**WORK INSTRUCTIONS**
From the listing below, retype exactly the line holding "Lureme women's Matte", the line holding "DI SINI, Live", and the lines between them; skip everything else.

**STUDY MATERIAL**
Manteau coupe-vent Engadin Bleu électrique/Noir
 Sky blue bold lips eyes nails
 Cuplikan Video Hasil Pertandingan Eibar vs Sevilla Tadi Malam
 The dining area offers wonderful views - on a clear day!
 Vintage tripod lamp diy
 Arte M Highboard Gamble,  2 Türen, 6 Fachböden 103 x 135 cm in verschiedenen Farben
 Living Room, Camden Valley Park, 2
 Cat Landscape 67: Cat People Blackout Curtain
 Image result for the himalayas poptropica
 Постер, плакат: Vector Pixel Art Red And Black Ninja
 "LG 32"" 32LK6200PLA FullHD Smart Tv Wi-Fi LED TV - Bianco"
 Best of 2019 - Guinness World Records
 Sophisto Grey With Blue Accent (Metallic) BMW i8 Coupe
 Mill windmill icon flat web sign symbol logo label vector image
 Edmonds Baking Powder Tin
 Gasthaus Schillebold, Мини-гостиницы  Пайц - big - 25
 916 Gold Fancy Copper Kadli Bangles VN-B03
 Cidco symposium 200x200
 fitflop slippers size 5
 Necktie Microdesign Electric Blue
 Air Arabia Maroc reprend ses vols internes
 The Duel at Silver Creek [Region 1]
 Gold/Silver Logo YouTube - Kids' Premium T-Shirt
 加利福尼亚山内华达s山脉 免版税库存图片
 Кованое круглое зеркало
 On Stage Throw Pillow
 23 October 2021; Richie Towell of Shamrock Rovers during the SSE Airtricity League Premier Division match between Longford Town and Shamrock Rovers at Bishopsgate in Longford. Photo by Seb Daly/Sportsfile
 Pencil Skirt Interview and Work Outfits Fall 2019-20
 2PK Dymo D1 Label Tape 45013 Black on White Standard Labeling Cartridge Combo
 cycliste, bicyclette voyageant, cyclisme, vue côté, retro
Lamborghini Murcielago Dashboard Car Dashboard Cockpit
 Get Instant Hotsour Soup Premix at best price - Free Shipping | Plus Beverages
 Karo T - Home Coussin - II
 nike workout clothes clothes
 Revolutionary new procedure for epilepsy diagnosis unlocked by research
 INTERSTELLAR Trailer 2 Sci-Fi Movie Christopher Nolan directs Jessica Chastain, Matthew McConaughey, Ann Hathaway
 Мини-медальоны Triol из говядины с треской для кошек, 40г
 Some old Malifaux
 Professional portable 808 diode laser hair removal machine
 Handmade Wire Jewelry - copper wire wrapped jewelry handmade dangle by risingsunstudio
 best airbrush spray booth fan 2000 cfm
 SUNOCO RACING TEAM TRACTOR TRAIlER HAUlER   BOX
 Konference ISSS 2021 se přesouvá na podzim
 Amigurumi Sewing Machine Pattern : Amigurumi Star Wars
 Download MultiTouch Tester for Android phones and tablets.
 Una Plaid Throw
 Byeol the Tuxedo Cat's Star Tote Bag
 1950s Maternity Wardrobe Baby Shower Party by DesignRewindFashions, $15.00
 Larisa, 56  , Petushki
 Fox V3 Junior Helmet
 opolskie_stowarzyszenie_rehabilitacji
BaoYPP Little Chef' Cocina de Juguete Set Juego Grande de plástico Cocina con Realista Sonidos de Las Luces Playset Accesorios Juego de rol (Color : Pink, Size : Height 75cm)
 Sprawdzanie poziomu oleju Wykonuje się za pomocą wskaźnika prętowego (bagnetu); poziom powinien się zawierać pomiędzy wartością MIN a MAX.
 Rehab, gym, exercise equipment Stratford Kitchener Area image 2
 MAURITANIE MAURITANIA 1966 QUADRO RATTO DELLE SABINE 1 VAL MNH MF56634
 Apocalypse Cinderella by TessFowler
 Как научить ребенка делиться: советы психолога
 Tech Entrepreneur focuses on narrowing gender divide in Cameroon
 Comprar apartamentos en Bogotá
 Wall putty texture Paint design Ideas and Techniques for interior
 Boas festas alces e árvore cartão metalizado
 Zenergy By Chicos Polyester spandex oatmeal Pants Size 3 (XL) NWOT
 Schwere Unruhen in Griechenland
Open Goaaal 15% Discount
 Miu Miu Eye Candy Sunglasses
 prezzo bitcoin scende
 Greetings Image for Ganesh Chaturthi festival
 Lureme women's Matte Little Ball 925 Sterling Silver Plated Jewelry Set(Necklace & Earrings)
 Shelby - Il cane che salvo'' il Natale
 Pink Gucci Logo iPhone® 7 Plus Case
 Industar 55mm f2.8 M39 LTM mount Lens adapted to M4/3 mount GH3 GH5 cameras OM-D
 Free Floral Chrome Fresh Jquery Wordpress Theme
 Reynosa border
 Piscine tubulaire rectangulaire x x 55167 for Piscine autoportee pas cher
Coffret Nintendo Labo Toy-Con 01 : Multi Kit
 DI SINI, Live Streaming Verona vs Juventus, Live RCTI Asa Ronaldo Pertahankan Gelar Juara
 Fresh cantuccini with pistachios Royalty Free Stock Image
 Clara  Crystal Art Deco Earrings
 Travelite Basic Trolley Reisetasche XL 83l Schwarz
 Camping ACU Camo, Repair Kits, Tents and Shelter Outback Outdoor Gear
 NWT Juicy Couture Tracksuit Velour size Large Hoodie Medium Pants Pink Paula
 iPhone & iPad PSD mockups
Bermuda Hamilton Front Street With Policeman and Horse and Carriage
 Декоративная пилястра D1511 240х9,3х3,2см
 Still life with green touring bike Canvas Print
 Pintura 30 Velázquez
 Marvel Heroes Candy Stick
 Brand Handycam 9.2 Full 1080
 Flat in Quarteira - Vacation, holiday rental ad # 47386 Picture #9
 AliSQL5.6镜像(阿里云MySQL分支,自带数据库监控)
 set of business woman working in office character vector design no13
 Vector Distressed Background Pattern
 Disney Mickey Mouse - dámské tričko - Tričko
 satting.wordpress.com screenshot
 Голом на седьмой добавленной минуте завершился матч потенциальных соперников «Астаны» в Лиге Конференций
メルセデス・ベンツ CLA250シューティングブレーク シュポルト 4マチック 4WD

**WRITTEN ANSWER**
 Lureme women's Matte Little Ball 925 Sterling Silver Plated Jewelry Set(Necklace & Earrings)
 Shelby - Il cane che salvo'' il Natale
 Pink Gucci Logo iPhone® 7 Plus Case
 Industar 55mm f2.8 M39 LTM mount Lens adapted to M4/3 mount GH3 GH5 cameras OM-D
 Free Floral Chrome Fresh Jquery Wordpress Theme
 Reynosa border
 Piscine tubulaire rectangulaire x x 55167 for Piscine autoportee pas cher
Coffret Nintendo Labo Toy-Con 01 : Multi Kit
 DI SINI, Live Streaming Verona vs Juventus, Live RCTI Asa Ronaldo Pertahankan Gelar Juara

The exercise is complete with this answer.